Когда я сказал Мику, насколько больше мне нравится его новый имидж, вложив в эти слова всю свою искренность (тут мне не приходилось кривить душой), чтобы показать: это не пустой комплимент, - он посмеялся тому, что его "рабочая одежда", как он ее назвал, могла произвести на меня впечатление крика моды. В обычных обстоятельствах я счел бы такую небрежность просто еще одной позой, но теперь я поверил Мику, тем более что он все время посматривал на часы: ему явно не терпелось отправиться на собрание своей группы.
Я допил кофе, расплатился за нас обоих - Мик, в конце концов, был безработным - и был готов отправляться, когда Мик повернулся ко мне.
- Послушай, Гидеон, - спокойно сказал он, - надеюсь, ты понимаешь, что сегодня будешь кем-то вроде аутсайдера.
- Аутсайдера?
- Ага.
- Не понимаю. Это ж только для геев, разве нет?
- Дело тут вот в чем: у тебя-то СПИДа нет. - Он посмотрел мне в глаза. - Ведь нет?
- Нет.
- Ну так вот: там ты будешь единственным, кто не болен СПИДом. Теперь понимаешь?
- Постой, постой. Ты хочешь сказать…
- Я хочу сказать, что ты будешь гостем, а не одним из нас. Не забывай: они все бойцы. Ты ведь знаешь геев, которые не желают разговаривать ни с кем, кроме других геев? Вот и эти ребята общаются только с теми, у кого, как и у них самих, СПИД. Так что лучше не упоминай о том, что у тебя его нет.
В такое невозможно было поверить. Как и любой гомосексуал, я был вынужден научиться жить изгоем в окружении большинства - лиц традиционной ориентации. Теперь же из-за того, что я не утратил здоровья, из-за того, что удовольствия гомосексуальности должны были капитулировать перед воинствующей, если можно так выразиться, СПИДностью, я должен был пережить изгнание заново - и от рук таких же геев, как я сам!
- Ситуация изменилась, Гидеон, - сказал Мик. - Мы нашли идею… мы сами стали идеей! Кто не с нами, тот против нас.
- Ради бога, Мик! Я-то с вами!
- Нет, раз ты чист. Для них, - "И для тебя, Мик?" - задал я себе вопрос, - ты анахронизм. Ты не имеешь значения. Мне очень жаль, но так оно и есть. Так что говори как можно меньше, ладно? Просто будь самим собой и молча улыбайся.
- Буду просто источать шарм, - буркнул я.
- Не надо ничего источать, - посоветовал Мик, беря со стола пухлую папку с какими-то бумагами. - Просто будь милым.

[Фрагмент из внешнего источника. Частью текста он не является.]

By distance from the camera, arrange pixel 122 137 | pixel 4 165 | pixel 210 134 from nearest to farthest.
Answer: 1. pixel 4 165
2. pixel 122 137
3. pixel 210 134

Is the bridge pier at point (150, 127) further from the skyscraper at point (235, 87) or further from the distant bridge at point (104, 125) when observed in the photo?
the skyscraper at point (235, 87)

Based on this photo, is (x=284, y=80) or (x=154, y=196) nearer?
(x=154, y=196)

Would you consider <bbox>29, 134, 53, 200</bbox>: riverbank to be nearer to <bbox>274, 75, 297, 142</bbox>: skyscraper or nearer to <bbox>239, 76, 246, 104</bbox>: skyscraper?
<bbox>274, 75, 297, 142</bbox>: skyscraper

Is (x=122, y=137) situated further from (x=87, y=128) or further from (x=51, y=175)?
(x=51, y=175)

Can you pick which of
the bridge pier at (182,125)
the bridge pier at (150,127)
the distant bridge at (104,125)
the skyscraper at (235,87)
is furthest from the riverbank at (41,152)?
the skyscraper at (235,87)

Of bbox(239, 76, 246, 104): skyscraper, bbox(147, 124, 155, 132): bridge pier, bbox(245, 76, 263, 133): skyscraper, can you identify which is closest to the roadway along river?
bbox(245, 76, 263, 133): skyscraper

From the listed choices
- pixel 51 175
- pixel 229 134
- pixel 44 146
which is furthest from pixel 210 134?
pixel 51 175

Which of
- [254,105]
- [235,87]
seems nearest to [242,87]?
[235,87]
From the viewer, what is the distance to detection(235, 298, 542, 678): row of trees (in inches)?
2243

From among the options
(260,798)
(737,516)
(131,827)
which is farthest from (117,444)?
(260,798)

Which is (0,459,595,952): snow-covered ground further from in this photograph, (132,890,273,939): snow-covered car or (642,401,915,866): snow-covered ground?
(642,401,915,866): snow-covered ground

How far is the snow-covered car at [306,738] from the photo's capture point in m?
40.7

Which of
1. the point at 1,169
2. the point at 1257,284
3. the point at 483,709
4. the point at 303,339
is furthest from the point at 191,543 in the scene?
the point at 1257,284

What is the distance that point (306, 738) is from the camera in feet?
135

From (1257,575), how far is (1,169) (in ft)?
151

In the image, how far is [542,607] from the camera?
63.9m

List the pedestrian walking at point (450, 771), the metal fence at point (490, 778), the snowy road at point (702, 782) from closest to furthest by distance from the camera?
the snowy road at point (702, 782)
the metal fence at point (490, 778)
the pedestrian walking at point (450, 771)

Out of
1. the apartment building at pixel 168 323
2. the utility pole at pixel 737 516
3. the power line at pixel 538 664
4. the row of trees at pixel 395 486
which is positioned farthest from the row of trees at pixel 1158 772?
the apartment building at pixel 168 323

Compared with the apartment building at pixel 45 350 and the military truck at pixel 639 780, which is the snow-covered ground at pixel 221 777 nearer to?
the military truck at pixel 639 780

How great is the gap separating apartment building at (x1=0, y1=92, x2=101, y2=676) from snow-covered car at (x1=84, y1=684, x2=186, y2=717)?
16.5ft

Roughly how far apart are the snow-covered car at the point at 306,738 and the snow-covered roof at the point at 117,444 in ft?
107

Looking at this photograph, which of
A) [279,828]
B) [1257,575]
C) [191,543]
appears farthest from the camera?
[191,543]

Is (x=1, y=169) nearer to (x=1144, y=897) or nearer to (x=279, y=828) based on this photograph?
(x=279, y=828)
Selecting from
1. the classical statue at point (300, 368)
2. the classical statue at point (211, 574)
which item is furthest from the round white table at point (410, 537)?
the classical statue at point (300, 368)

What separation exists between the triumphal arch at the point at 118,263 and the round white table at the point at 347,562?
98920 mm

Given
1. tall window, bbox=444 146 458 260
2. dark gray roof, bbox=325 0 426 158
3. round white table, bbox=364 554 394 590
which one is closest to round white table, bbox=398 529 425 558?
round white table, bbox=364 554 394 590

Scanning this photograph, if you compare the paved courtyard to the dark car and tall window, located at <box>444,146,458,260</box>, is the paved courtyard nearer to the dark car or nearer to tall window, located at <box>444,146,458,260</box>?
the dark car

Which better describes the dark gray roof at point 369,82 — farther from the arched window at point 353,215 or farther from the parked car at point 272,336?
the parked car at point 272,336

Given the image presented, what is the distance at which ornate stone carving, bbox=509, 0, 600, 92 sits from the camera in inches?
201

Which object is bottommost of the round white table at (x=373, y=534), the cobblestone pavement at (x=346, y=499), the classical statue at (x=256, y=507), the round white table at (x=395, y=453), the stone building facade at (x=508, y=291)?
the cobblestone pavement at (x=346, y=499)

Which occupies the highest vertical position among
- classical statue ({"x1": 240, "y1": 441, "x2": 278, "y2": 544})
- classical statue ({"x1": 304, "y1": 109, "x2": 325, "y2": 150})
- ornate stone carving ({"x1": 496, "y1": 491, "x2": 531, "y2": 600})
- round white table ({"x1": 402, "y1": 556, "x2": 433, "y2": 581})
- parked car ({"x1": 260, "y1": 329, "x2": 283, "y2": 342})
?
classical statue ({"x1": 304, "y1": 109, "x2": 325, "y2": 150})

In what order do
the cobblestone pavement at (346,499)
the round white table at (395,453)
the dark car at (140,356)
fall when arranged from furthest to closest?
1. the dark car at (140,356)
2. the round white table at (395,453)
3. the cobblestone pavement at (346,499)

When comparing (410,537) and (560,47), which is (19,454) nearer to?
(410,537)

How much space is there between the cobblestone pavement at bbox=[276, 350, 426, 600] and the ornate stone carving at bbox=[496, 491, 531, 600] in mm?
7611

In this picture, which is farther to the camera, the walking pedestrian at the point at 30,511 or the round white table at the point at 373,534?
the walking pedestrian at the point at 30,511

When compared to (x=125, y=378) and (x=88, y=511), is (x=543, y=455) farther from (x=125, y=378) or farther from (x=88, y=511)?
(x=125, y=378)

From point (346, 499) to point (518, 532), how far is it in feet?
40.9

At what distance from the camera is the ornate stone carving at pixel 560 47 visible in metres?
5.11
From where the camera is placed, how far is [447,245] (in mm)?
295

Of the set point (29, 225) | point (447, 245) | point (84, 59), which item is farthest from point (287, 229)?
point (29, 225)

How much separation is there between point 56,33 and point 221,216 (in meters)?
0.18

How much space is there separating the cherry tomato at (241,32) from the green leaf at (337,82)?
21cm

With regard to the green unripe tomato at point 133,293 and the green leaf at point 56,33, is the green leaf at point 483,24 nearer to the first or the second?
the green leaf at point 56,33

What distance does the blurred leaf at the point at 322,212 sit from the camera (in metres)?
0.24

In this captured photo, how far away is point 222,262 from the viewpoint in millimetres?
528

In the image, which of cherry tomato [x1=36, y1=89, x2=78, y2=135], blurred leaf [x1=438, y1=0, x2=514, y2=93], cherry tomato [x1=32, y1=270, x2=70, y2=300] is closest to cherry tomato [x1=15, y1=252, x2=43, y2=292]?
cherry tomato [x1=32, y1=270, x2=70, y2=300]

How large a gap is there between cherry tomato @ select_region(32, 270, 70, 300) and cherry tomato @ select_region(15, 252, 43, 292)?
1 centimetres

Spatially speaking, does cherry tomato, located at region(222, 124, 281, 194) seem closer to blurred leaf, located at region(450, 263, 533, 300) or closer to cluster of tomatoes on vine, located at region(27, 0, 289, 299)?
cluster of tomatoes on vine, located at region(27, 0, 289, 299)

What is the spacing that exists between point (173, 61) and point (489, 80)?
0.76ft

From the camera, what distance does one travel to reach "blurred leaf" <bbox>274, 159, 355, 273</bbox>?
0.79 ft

Собрание проходило в мрачной, как газовый счетчик, atelier на одной из улиц Монпарнаса, откуда давно исчезли все следы богемной красочности, если она там когда-то и была; единственным признаком сомнительного прошлого оставался неистребимый запах дешевой косметики. Когда мы пришли, несколько запоздав, несмотря на все старания, Мик как прирожденный активист тут же поспешил к "товарищам" и принялся обсуждать распространение каких-то отпечатанных на ротапринте листовок, - совсем как на partouze, бросив меня в одиночестве. Я неожиданно снова почувствовал себя ненужным и бросающимся в глаза - бросающимся в глаза из-за собственной непохожести, как когда-то в "Непотребном своднике".